Svelte is so insanely lightweight, I think it is a great counter argument to a lot of the SPA hate.

And honestly, most of the weight in modern websites comes from analytics and tracking tools. I've made insanely performant SPAs that work well on low budget hardware. My personal phone is 5 years old, if code I write doesn't perform flawlessly on it I'm not going to ship it to customers! Heck my personal dev laptop is a 4+ year old $999 Costco special.

Well made React sites can run just fine on devices like that, and Svelte runs even better.

Also SPAs scale better, I remember the days of website backends being slow, with page loads taking forever, massive amounts of HTML being generated server side using slow scripting languages.

Sending a JSON blob of some fields to the browser and having the browser update some nodes makes a lot more sense than the old school way of reloading the entire bloody page to change a couple fields.


By choosing an SPA. You must choose a dedicated static site hosting which is separate from your web application.
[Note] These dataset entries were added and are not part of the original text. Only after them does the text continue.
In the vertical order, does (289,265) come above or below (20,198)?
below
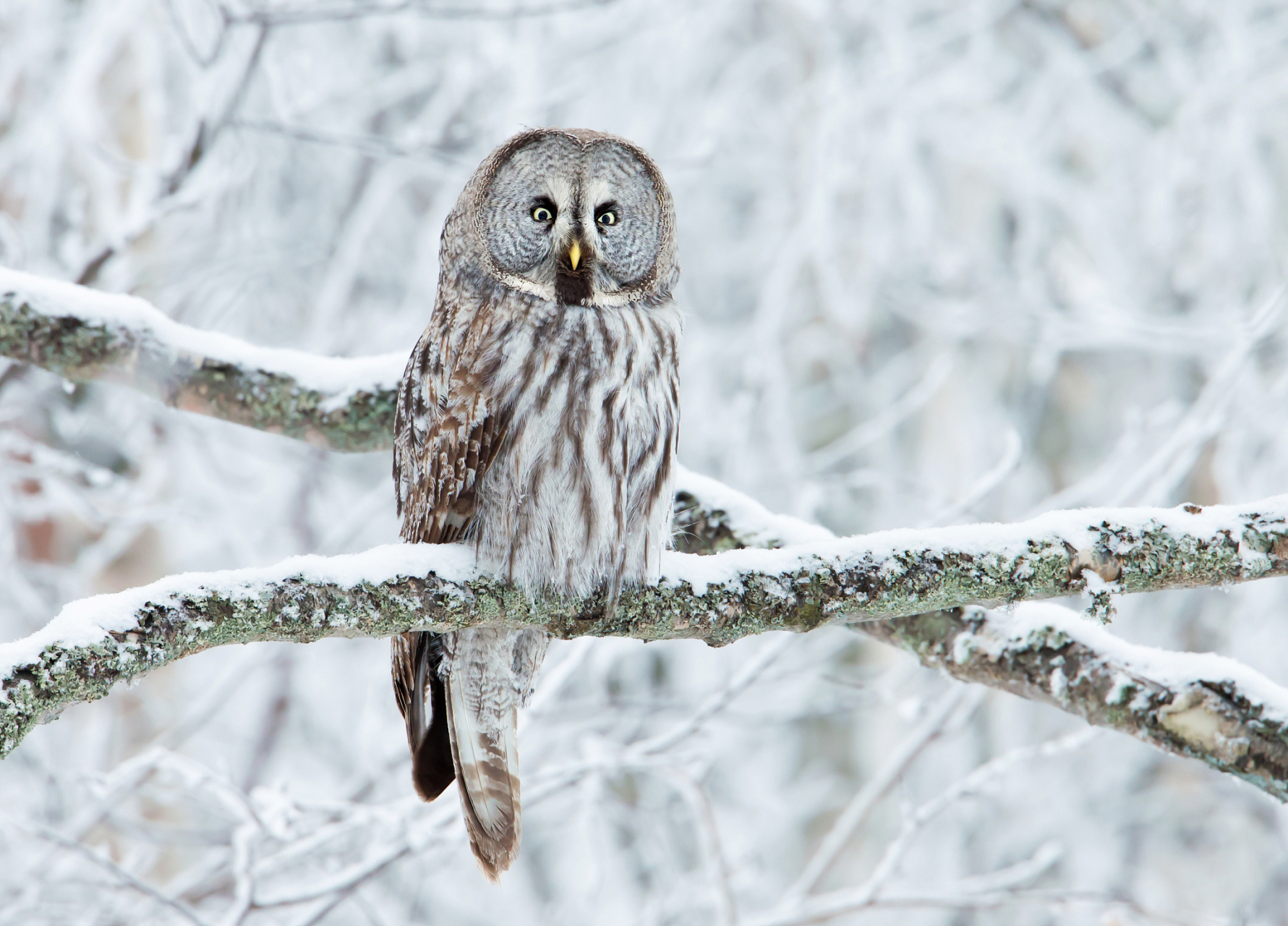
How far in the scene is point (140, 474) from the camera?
599 cm

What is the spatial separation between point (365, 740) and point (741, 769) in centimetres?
292

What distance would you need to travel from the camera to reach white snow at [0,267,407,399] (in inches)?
109

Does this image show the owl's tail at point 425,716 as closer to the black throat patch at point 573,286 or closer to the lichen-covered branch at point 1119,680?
the black throat patch at point 573,286

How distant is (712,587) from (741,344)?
14.2 ft

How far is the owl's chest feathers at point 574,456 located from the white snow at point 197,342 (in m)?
0.54

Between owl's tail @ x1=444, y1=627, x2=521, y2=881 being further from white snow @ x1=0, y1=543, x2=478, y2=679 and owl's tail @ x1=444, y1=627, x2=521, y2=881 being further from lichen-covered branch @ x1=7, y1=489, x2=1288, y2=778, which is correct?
white snow @ x1=0, y1=543, x2=478, y2=679

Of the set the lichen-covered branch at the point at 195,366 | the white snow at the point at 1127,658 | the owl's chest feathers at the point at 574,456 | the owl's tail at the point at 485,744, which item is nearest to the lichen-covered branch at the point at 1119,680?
the white snow at the point at 1127,658

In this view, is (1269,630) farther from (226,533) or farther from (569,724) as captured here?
(226,533)

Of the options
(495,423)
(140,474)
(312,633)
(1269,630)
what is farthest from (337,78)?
(1269,630)

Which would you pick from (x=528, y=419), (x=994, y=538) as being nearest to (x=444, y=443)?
(x=528, y=419)

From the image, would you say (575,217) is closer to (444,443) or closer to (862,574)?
(444,443)

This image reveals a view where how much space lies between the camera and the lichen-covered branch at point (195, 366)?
2746mm

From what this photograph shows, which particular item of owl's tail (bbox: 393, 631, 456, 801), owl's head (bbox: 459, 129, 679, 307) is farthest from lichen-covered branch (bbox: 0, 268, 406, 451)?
owl's tail (bbox: 393, 631, 456, 801)

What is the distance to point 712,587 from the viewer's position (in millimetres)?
2277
You may already have this but you may not. In most cases you must choose a framework for routing. Also a framework for state management. You also dedicate to duplicating validation and security trimming logic both on the client side and the server side. More often than not you will find yourself including hundreds of NPM packages as dependencies which you must continually update and maintain. Also the requirement for unit testing on the front end is common. Which brings in the need for things like jest and enzyme. This complexity inevitably trickles into your build and deploy processes. Perhaps in larger teams this is a burden you can absorb. In smaller teams however you start to see division of responsibilities. One person only knows front end but not back end and vice versa. Common knowledge of the application as a whole can become fragmented. Perhaps the day comes where you want to take a partial of a user interface posted in a peripheral application and place it inside your web page. Because you have a virtual DOM this is now a security risk. You must build a component which duplicates the user interface which already exists. If the user interface needs to be shared among many applications you must build a commons code base to host your components. You start shouldering the burden of maintaining component libraries instead of just HTML and CSS. Again this is all very general and hypothetical but it feels worth pointing out some of the common implications that simply choosing an SPA can have in the longer run.
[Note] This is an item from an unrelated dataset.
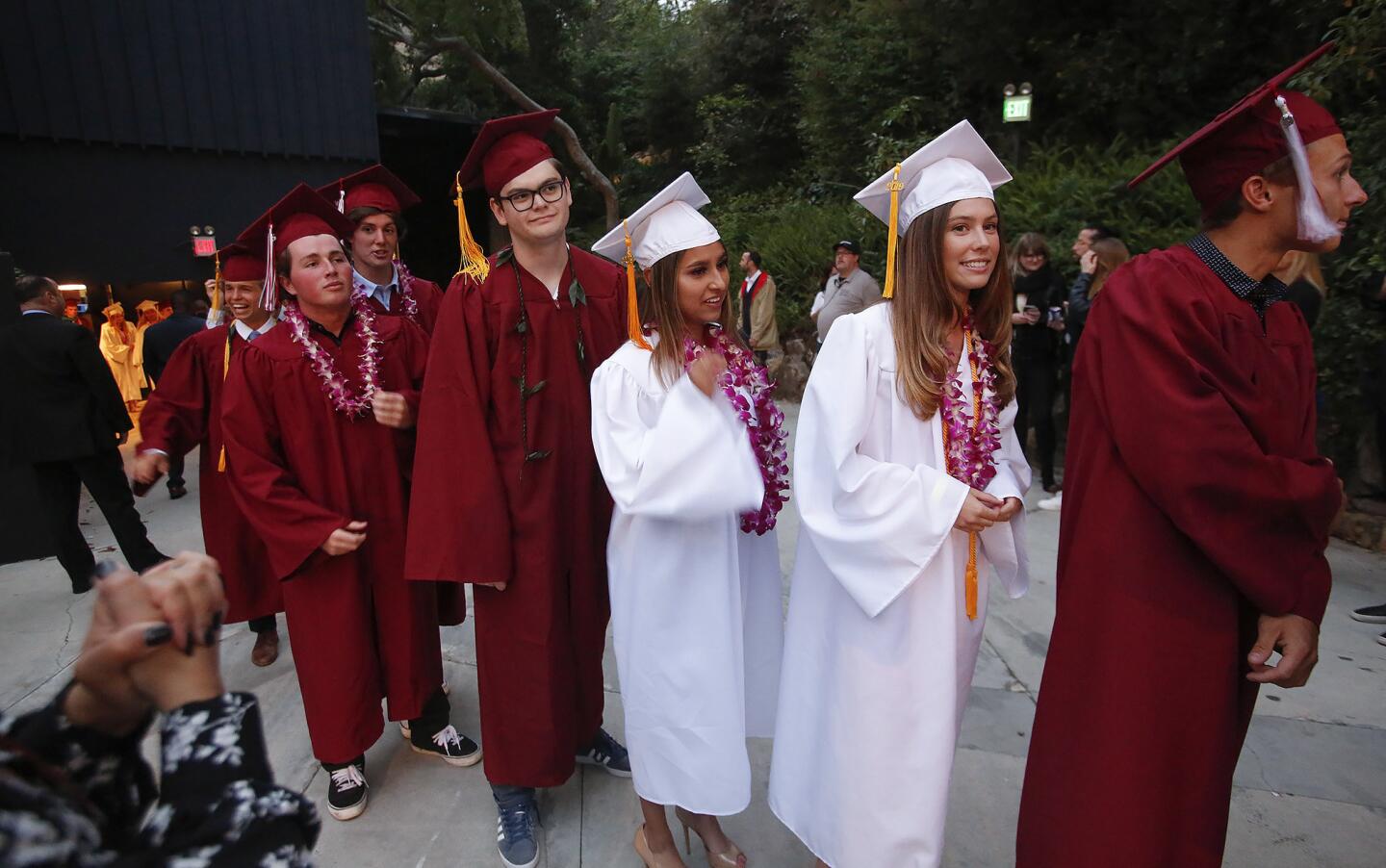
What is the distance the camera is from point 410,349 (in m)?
2.98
Plus this is not an all or nothing sort of choice. For decades we have used Ajax to perform partial updates on a web page. Consider alternatives like HTMX as a comparison.


> By choosing an SPA. You must choose a dedicated static site hosting which is separate from your web application.

No you don’t.

> In most cases you must choose a framework for routing. Also a framework for state management.
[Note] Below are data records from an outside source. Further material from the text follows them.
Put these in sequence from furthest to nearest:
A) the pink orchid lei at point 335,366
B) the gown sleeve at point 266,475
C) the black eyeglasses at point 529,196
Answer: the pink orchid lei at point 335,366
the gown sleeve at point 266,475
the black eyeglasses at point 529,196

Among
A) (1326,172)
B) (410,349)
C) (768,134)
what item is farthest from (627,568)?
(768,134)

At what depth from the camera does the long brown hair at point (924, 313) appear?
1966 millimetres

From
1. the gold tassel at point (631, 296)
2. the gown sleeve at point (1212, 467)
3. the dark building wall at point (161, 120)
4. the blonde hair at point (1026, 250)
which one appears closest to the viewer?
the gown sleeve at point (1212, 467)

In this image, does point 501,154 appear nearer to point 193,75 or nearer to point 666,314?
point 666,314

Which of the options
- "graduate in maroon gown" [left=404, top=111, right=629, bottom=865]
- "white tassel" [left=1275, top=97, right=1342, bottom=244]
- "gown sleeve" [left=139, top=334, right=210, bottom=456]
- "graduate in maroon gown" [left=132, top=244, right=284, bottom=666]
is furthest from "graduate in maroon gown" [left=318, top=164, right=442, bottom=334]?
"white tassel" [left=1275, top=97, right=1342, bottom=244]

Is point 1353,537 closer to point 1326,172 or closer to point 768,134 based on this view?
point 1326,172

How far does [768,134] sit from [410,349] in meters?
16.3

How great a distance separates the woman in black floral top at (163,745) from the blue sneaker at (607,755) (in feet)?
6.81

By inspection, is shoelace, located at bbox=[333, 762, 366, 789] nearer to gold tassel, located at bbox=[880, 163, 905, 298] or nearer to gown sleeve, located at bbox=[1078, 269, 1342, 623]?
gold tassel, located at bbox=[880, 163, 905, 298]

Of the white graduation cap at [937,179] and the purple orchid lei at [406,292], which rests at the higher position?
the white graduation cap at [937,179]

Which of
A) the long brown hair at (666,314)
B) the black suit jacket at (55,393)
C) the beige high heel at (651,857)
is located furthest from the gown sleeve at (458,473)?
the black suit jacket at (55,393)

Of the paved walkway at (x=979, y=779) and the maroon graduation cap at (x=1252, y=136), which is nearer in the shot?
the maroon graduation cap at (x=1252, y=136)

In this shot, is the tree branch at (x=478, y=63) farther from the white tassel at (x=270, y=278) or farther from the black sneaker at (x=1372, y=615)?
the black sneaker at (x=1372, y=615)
I don’t understand this argument. React gives the developer this freedom by design. If you want a framework that has all of these decisions made for you, they exist.

> You also dedicate to duplicating validation and security trimming logic both on the client side and the server side.

I’ve been validating on the frontend for 15 years, long before I worked on an SPA. It has never been necessary but it provides a better experience. If you don’t like this, you can still let the server do all the validation. There is nothing about an SPA that enforces client-side validation. And you’re wasting your time if you’re doing security filtering on the the frontend.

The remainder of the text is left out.